Kalimat itu sering saya ulangi di kelas-kelas saya. Sengaja saya pancing reaksi mahasiswa. Kira-kira sejauh mana mereka memahami kalimat itu? Reaksinya bervariasi. Namun, yang paling penting, saya mengharapkan mereka memiliki ”kesadaran” terhadap dunia medsos. Kesadaran bahwa seharusnya realitas medsos dan realitas yang sesungguhnya adalah tidak berbeda.
Jangan sampai realitas dalam keduanya kontras atau bahkan terbalik hingga kita tak bisa membedakan mana yang dunia sungguhan, dan mana realitas yang diciptakan untuk memenuhi kebutuhan medsos.
Sosiolog Jean Baudrillard menyebut realitas yang diciptakan sebagai ”simulakra”, yang berarti sebuah kondisi yang kabur atau sebenarnya tak pernah ada. Seseorang yang ingin terlihat sesuai dengan keinginannya di medsos, ingin teman-teman di dunia maya melihat sesuai apa yang dicitrakannya, walau dalam dunia aslinya tidak seperti itu.
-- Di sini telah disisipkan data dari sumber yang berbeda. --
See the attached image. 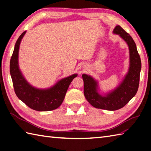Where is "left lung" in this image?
<instances>
[{
  "label": "left lung",
  "mask_w": 151,
  "mask_h": 151,
  "mask_svg": "<svg viewBox=\"0 0 151 151\" xmlns=\"http://www.w3.org/2000/svg\"><path fill=\"white\" fill-rule=\"evenodd\" d=\"M114 33L119 35L129 47L130 68L123 82L114 91L103 97L98 93L97 82L90 76L82 75L84 93L87 101L95 108L111 111L124 107L135 96L139 88L142 68L140 56L132 37L119 25L114 28Z\"/></svg>",
  "instance_id": "8db88e82"
}]
</instances>
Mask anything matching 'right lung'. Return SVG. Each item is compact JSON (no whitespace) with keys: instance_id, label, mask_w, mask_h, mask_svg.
<instances>
[{"instance_id":"1","label":"right lung","mask_w":151,"mask_h":151,"mask_svg":"<svg viewBox=\"0 0 151 151\" xmlns=\"http://www.w3.org/2000/svg\"><path fill=\"white\" fill-rule=\"evenodd\" d=\"M26 31L22 32L16 41L9 64L14 91L17 97L28 107L37 111L55 110L62 104L69 86L77 75L61 80L52 88L39 89L31 86L24 79L19 69L18 54L19 45Z\"/></svg>"}]
</instances>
Lantas, apa yang membuat kita memutuskan mau dilihat seperti apa lewat medsos? Disadari atau tidak, keputusan yang kita ambil tak bisa dilepaskan dari aktivitas sehari-hari yang melebur dengan medsos. Dampak dari teknologi tak terjadi di tataran opini atau konsep, tetapi mengubah rasio berpikir atau pola-pola persepsi secara terus-menerus tanpa ada perlawanan apa pun (McLuhan, 1964). Dunia maya seolah hadir di bawah alam sadar dan memengaruhi persepsi kita dalam kegiatan sehari-hari.
Dunia maya seolah hadir di bawah alam sadar dan memengaruhi persepsi kita dalam kegiatan sehari-hari.
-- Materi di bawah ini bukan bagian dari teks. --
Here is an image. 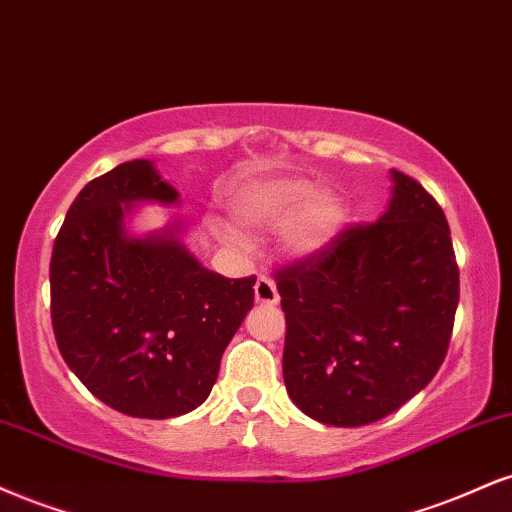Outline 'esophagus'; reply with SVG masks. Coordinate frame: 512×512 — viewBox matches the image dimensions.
I'll return each instance as SVG.
<instances>
[{"label": "esophagus", "instance_id": "1", "mask_svg": "<svg viewBox=\"0 0 512 512\" xmlns=\"http://www.w3.org/2000/svg\"><path fill=\"white\" fill-rule=\"evenodd\" d=\"M255 300L260 305H276L279 303V291H276L274 281L269 276H260L255 283Z\"/></svg>", "mask_w": 512, "mask_h": 512}]
</instances>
Keputusan penting dibuat bukan berdasarkan data itu sendiri, melainkan berdasarkan data yang dianalisis secara algoritmik. Di sini, kita melihat peran algoritma, sebagai bagian pengambilan keputusan (Pasquale, 2015). Dari 2010 menuju 2020, kita menyadari kuatnya peran data yang didokumentasikan.
Jika sepuluh tahun lalu masih mustahil menemukan identitas orang yang ingin kita ketahui lewat internet, hari ini algoritma membantu kita menemukannya dengan mudah. Preferensi kita dalam mesin telusur web akan memberikan alternatif beranda semua platform medsos yang kita gunakan. Kekuatan algoritma ini adalah kemampuannya untuk menemukan jarum di tumpukan jerami. Kekuatan ini terletak pada kemampuan memilah dan memprioritaskan media yang kita jumpai (MacCormick, 2012).
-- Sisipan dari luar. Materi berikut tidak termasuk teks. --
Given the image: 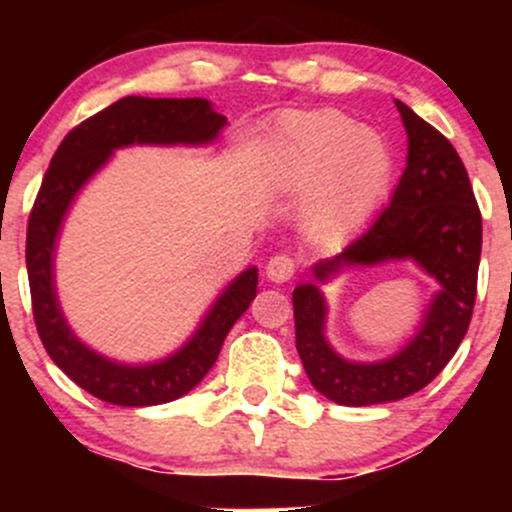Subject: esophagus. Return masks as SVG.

Lantas pernahkah kita merefleksikan, sejauh mana algoritma memegang kendali dalam kehidupan kita sehari-hari? Kembali pada pertimbangan keputusan dalam kegiatan kita sehari-hari. Sesimpel ketika kita melibatkan informasi yang kita dapat dari mesin telusur web, bisa dipastikan algoritmalah yang memegang peranan itu.
Algoritma memprioritaskan hal yang ingin kita lihat, apa yang kita ketahui, siapa yang kita kenal, apa yang kita butuhkan, apa yang kita alami. Kekuatan algoritma adalah kemampuannya membuat pilihan, mengklasifikasikan, mengurutkan, dan memberi peringkat. Artinya, untuk memutuskan apa yang penting dan memutuskan apa yang paling terlihat (Bir, 2017).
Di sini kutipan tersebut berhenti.